0

I am building a pipeline in a machine learning project in which I would like to automatically discretize variables containing NAs. These NAs are justified in the context of the research and it is impossible to remove the rows or impute the values as this would bias the results, hence the choice of binning.

I use optimal binning to bin the variables, a method presented in [1] and implemented in a Python module. This method is the "optimal discretization of a variable into bins given a discrete or continuous numeric target".

In my pipeline:

  • I optimally bin each variable given my continuous target.
  • I one hot encode all the discrete variables created
  • I use a regression technique (e.g. xgboost regressor)

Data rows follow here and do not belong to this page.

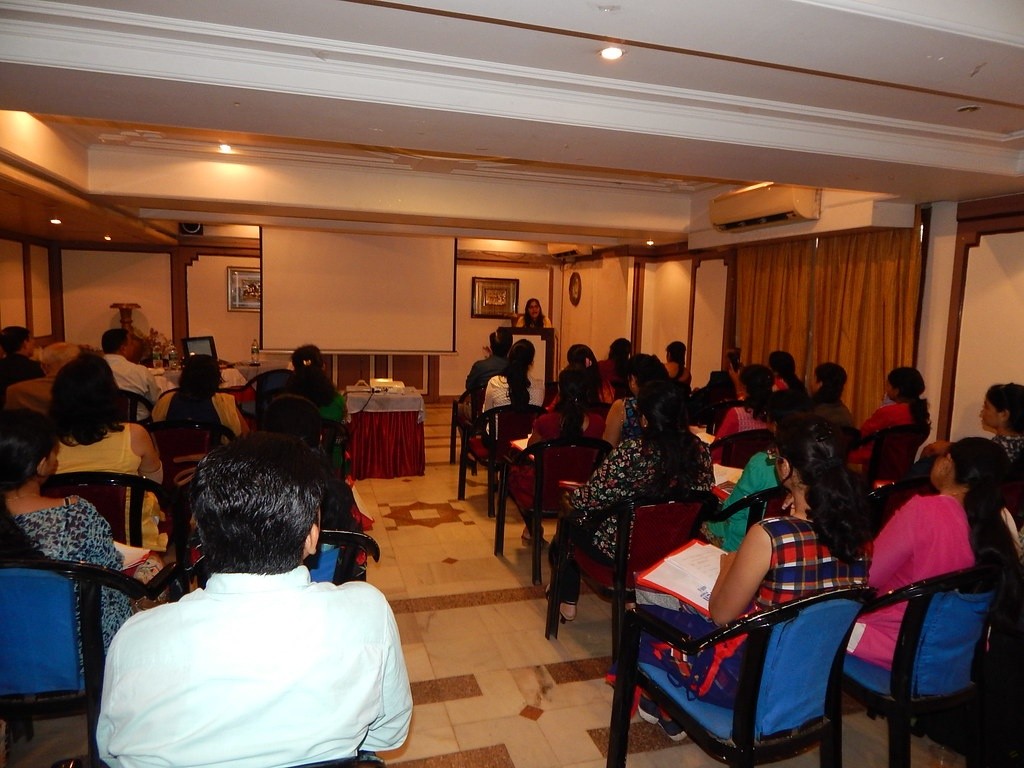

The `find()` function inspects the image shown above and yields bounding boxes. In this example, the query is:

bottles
[169,344,176,352]
[251,339,259,363]
[153,343,163,368]
[169,348,178,375]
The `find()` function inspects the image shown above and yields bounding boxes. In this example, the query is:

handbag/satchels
[345,478,374,531]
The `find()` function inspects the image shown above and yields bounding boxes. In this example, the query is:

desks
[146,361,289,389]
[344,385,427,481]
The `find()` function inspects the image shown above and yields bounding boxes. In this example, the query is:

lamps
[646,237,654,246]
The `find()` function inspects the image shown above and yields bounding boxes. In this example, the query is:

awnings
[0,326,375,726]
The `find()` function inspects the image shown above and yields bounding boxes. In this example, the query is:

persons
[95,433,414,768]
[636,411,872,741]
[466,329,1024,669]
[515,298,552,328]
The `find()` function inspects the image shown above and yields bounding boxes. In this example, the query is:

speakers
[178,223,203,235]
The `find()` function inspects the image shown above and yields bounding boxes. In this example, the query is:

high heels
[545,583,577,624]
[521,535,549,546]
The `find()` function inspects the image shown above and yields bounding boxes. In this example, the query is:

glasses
[767,447,782,459]
[218,376,225,384]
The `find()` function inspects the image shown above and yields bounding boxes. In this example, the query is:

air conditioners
[708,182,822,233]
[547,242,592,259]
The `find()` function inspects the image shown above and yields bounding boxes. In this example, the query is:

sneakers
[638,697,687,741]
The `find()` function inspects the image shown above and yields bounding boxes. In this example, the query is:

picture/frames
[181,335,218,359]
[227,266,260,312]
[471,275,520,320]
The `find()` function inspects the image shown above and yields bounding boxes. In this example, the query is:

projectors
[369,378,406,394]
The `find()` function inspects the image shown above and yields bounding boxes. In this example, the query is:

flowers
[135,328,176,361]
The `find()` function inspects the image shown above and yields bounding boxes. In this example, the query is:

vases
[109,302,145,364]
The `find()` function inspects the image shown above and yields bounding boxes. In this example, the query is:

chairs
[190,526,381,591]
[40,472,193,592]
[118,388,154,429]
[0,558,387,768]
[143,419,236,454]
[450,386,1024,768]
[234,368,294,422]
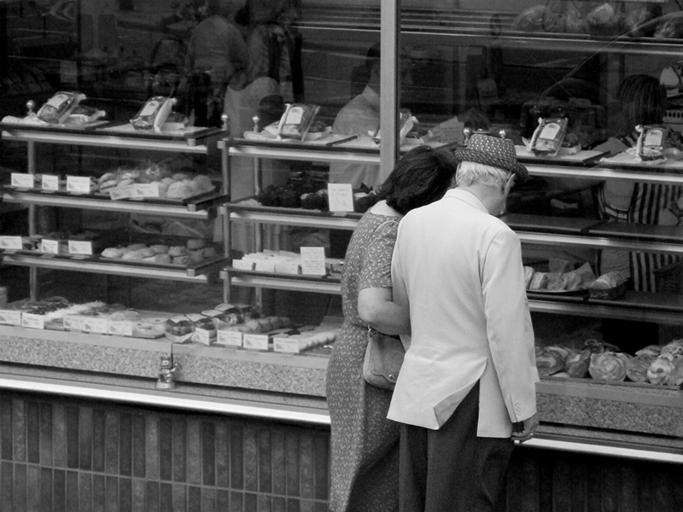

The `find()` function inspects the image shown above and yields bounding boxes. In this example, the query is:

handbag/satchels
[363,330,405,390]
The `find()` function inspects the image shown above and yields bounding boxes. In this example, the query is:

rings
[529,431,533,435]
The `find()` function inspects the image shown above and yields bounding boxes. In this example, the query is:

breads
[523,264,623,291]
[99,164,212,199]
[534,340,683,387]
[99,239,215,265]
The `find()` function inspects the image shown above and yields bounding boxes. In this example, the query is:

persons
[328,44,413,267]
[384,129,542,510]
[597,76,682,351]
[323,147,458,511]
[146,0,306,127]
[190,15,288,315]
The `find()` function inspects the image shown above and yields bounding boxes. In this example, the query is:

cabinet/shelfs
[2,110,228,304]
[217,116,682,347]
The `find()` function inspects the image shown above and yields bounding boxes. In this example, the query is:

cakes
[255,178,379,213]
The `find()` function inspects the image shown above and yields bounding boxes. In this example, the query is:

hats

If I use K-fold cross-validation, it seems that the binning algorithm provided in the Python module is not rerun on the training set for each fold, but is rather run only once on the whole sample (training + validation). Only after is the cross-validation performed.

My question is: If I use K-fold cross-validation to tune the hyperparameters of my regression model, is it correct to bin the variables on all data and not only on the training set? Isn't there a risk of using validation data (including the target values) to determine the training set variables via automated binning?

[1] Navas-Palencia, G. (2022). Optimal binning: Mathematical programming formulation (arXiv:2001.08025). arXiv. http://arxiv.org/abs/2001.08025

0 Answers0